Accordingly, the Petition is granted. The VA may not collect the performance award and salary increase related to Ms. Helman’s fiscal year 2013 performance rating by administrative offset.
Alan R. Caramella
Administrative Judge
1 Jurisdiction for the Petition is based on a Memorandum of Understanding between the United States Postal Service (USPS) and the Department of Veterans Affairs. The memorandum is on file with the USPS Judicial Officer, 2101 Wilson Blvd., Suite 600, Arlington, Virginia 22201. It provides for the use of administrative judges and administrative law judges to decide cases arising under the Debt Collection Act of 1982, 5 U.S.C. § 5514. Procedural matters in this forum are governed by 39 C.F.R. Part 961. To the extent applicable, regulations issued by the VA under the Debt Collection Act of 1982, 38 C.F.R. §§ 1.980 – 1.995, are cited herein.
2 Testimony provided by Ms. Farrisee to Congress in June 2014.
3 Letter from Deputy Secretary Sloan Gibson to Congressman Jeff Miller in August 2014.
4 Depending on their rating, senior executives were eligible to receive both a one-time cash performance award and a permanent salary raise (Tr. 1 at 58–59).
5 All the names on the list, except for Ms.
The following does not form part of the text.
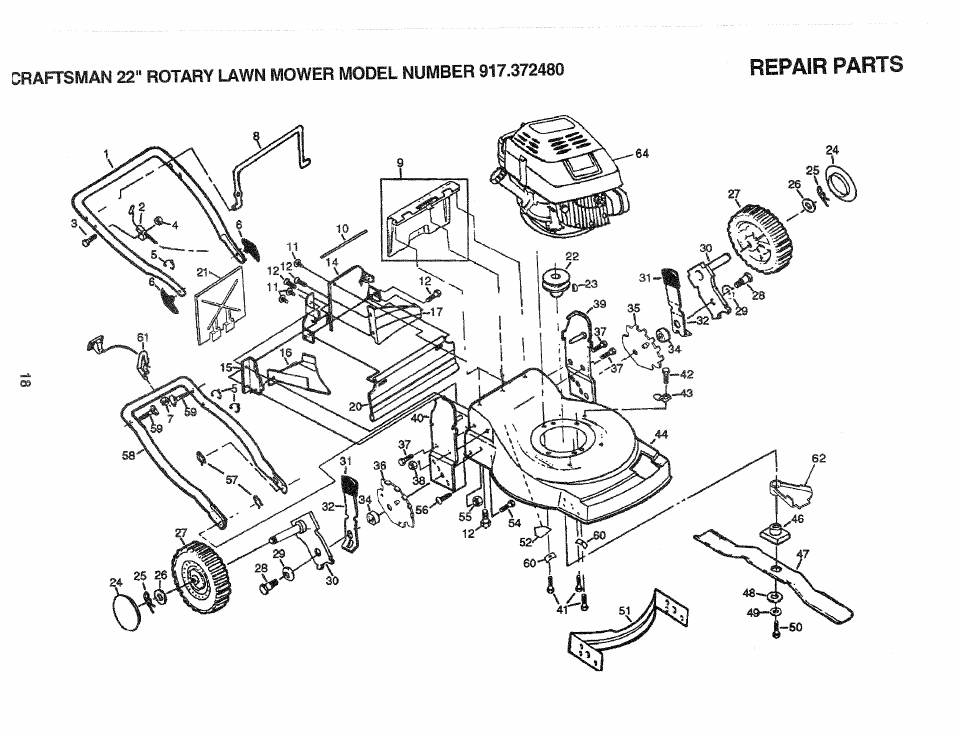 Craftsman 917.372480 User Manual | Page 18 / 28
Helman’s, have been redacted in the copy of the list included in the record.
6 The VA was required to keep the annotated list for five years from the date it issued Ms. Helman’s performance rating. 5 C.F.R. § 430.311.
7 Ms. Farrisee also learned that another senior executive had received a performance rating while under investigation (Tr. 1 at 32). That senior executive’s performance rating is not before me and its release does not affect my decision.
8 See Footnote 3.
9 Discussion of the other issues raised in the motion is not necessary to my decision.
10 These documents are now marked as Resp. Exhs. I, K, and L.
11 Here again, it is not necessary to discuss other issues raised in this filing.
12 During closing arguments, Ms. Helman argued that the VA was precluded from withholding the rating because the VA did not begin the investigation during fiscal year 2013. The VA did not contest this assertion, but instead it pointed to evidence supporting its belief that it had begun the investigation before the end of the fiscal year. (Tr. 2 at 33–41). Because the case is decided on other grounds, I need not address this issue.